Cinq jours de solitude…

Au bout de cinq jours de solitude, la femme avait cessé d’attendre, les jambes meurtries par les pieds de la chaise en bois, le visage empaillé par la peur, les yeux voilés de lassitude, les mains asséchées de tension. L’homme ne reviendrait pas, l’absence la persuadait peu à peu. Les nerfs, fleurs de peau, les veinules sanguinolentes, la femme finit par tomber de sa chaise, sans vie ou presque.

 

Elle contempla les rainures du parquet ciré, souffla maladroitement sur quelques miettes de cheveux morts.

 

Un souvenir l’assaillit, ses épaules, fortes et enivrantes, son poitrail d’étalon qu’elle labourait autrefois de ses effleurements intempestifs. Il chevauchait les draps, entouré de rires forts et de mots doux. Il la bardait de sacs de confiance. Ses épaules. Ses épaules. Juste encore une fois…

 

Ce matin, le jour s’est levé pour rien, l’espoir s’est pendu au plafond, se balançant au bout d’une corde à nœuds.

 

Le combat contre elle-même pouvait commencer, elle devrait lutter contre la carence, elle le savait, elle n’hésiterait pas à emmurer son manque dans du barbelé. Tireuse d’élite de l’attente, elle allait arracher toute pensée funambule, éradiquer toute tentative d’équilibrisme joyeux.

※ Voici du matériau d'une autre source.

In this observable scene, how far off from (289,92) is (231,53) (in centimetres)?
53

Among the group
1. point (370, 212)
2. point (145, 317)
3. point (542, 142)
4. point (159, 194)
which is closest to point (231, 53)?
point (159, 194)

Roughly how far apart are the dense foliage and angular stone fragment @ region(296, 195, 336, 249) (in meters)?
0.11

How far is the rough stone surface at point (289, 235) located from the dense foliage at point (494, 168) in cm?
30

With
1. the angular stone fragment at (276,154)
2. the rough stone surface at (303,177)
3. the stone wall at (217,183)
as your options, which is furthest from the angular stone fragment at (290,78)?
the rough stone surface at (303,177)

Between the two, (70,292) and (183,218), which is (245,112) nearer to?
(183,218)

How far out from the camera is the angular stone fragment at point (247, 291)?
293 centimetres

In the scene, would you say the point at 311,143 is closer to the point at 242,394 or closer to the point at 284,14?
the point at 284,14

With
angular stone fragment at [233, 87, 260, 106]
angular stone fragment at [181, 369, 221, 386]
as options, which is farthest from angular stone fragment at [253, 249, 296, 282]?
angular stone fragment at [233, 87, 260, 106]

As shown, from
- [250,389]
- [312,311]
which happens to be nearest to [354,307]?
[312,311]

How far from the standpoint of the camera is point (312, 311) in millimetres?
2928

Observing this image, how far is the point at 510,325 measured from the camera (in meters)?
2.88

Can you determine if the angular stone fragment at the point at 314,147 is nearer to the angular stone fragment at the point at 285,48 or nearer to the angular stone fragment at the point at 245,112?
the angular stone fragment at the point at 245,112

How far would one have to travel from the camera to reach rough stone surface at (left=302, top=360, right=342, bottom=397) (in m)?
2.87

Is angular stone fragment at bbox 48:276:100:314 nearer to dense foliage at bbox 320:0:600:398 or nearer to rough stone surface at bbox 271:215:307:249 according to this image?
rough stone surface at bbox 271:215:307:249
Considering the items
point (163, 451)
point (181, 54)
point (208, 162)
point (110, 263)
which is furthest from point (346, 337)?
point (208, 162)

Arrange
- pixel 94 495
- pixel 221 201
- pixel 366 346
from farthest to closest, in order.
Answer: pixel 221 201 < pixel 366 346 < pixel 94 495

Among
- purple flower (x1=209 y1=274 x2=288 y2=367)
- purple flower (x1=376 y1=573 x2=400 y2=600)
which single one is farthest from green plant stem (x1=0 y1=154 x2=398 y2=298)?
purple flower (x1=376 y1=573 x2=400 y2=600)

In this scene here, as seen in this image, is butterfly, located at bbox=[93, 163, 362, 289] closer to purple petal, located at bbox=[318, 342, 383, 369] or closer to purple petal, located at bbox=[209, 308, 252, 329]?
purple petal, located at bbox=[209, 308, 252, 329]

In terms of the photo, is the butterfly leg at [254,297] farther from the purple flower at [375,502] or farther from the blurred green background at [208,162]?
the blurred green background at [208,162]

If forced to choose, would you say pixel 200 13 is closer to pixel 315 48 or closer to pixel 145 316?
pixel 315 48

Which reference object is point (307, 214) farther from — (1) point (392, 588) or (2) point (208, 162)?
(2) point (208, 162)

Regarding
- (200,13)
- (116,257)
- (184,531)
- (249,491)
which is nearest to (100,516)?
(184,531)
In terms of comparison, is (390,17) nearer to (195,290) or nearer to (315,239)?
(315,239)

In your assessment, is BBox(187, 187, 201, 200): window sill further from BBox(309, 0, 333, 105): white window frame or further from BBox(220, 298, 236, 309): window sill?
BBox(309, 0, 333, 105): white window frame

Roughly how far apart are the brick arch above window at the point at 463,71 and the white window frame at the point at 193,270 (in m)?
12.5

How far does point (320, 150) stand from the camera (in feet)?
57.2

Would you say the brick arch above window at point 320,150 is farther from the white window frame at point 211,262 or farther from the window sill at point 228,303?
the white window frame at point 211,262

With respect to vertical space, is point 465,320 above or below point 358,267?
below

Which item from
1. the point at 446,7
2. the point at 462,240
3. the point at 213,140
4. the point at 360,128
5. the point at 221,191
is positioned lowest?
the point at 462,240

Fini la position de chienne de garde, assise sur le carrelage froid, attendant l’hypothétique reconnaissance du mâle dominant, fini l’urine timide ruisselant sur ses cuisses à l’ouverture de la porte d’entrée, fini enfin, les sentiments cravachés, l’amour martinet et les masques du carnaval des animaux.

 

La faiblesse de ses membres, collés au sol, empêcha le tressaillement de colère d’envahir son corps. Elle comptabilisa les franges de la nappe du salon, tissu trop rose pour être honnête.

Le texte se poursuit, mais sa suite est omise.